O trabalho de Takadiwa aponta para um mundo interconectado pelo consumo, em que o capitalismo global impõe uma certa homogeneidade aos modos de vida — perceptível na onipresença de certas marcas e formas padronizadas —, enquanto contesta o colonialismo, suas persistências contemporâneas e suas consequências climáticas. De alcance global, sua obra realiza um movimento de recuperação e valorização das tradições do Zimbábue. Fundador do Mbare Art Space, Takadiwa fortalece comunidades locais por meio de práticas coletivas de trabalho, propondo novas organizações formais e de linguagem.

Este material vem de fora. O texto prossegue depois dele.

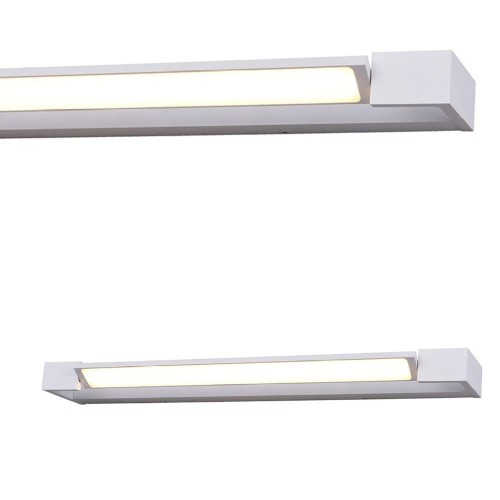 Lampa łazienkowa / Kinkiet DALI 20 biała 4000 AZ2797 Azzardo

Takadiwa teve exposições individuais em instituições ao redor do mundo, como Recoded Memories, Washington & Lee University, Lexington, EUA (2025); Tales of the Big River, Centre d’art contemporain, Gennevilliers, França (2024); Vestiges of Colonialism, National Gallery of Zimbabwe, Harare, Zimbábue (2023); e Witch Craft: Rethinking Power, Craft Contemporary, Los Angeles, EUA (2021). Sua obra também foi incluída em exposições coletivas de destaque, entre elas a 36a Bienal de São Paulo, Nem todo viandante anda estradas – Da humanidade como prática (2025); Tukku Magi: Rhythm’s, Latvian Museum of Art, Riga, Letônia (2025); Avantgarde & Liberation, Mumok, Viena, Áustria (2024); Pavilhão da República do Zimbábue na 60ª Bienal de Veneza, Stranieri Ovunque, Itália (2024); Color is the First Revelation of the World, Orange County Museum of Art, Costa Mesa, EUA (2024); signifying the impossible song, Southern Guild, Los Angeles, EUA (2024); Africa Supernova, Kunsthal KAdE, Amersfoort, Holanda (2023); Nous sommes tous des lichens, Musée d’art contemporain de la Haute-Vienne – château de Rochechouart, França (2022); This is Not Africa: Unlearn What You Have Learned, ARoS Museum, Arhus, Dinamarca (2021); Thread., Long Beach Museum of Art, Long Beach, EUA (2019); Stormy Weather, Museum Arnhem, Holanda (2019); Second Hand: Selected Works from the Jameel Art Collection, Jameel Arts Centre, Dubai, Emirados Árabes Unidos (2019); Material Insanity, Museum of African Contemporary Art Al Maaden, Marrakech, Marrocos (2019); e Chinafrika. under construction, GfZK Leipzig, Alemanha (2017).
Suas obras integram coleções como Arsenal Contemporary Art, Canadá; Art Jameel Centre, Emirados Árabes Unidos; CC Foundation, China; CNAP, França; Fondation Villa Datris, França; Fondazione Golinelli, Itália; Fonds d’art contemporain, França; Institute Museum of Ghana, Gana; Institute of Contemporary Art, EUA; King Abdulaziz Center for World Culture, Arábia Saudita; Mumok, Áustria; MACAAL, Marrocos; Roc Nation Collection, EUA.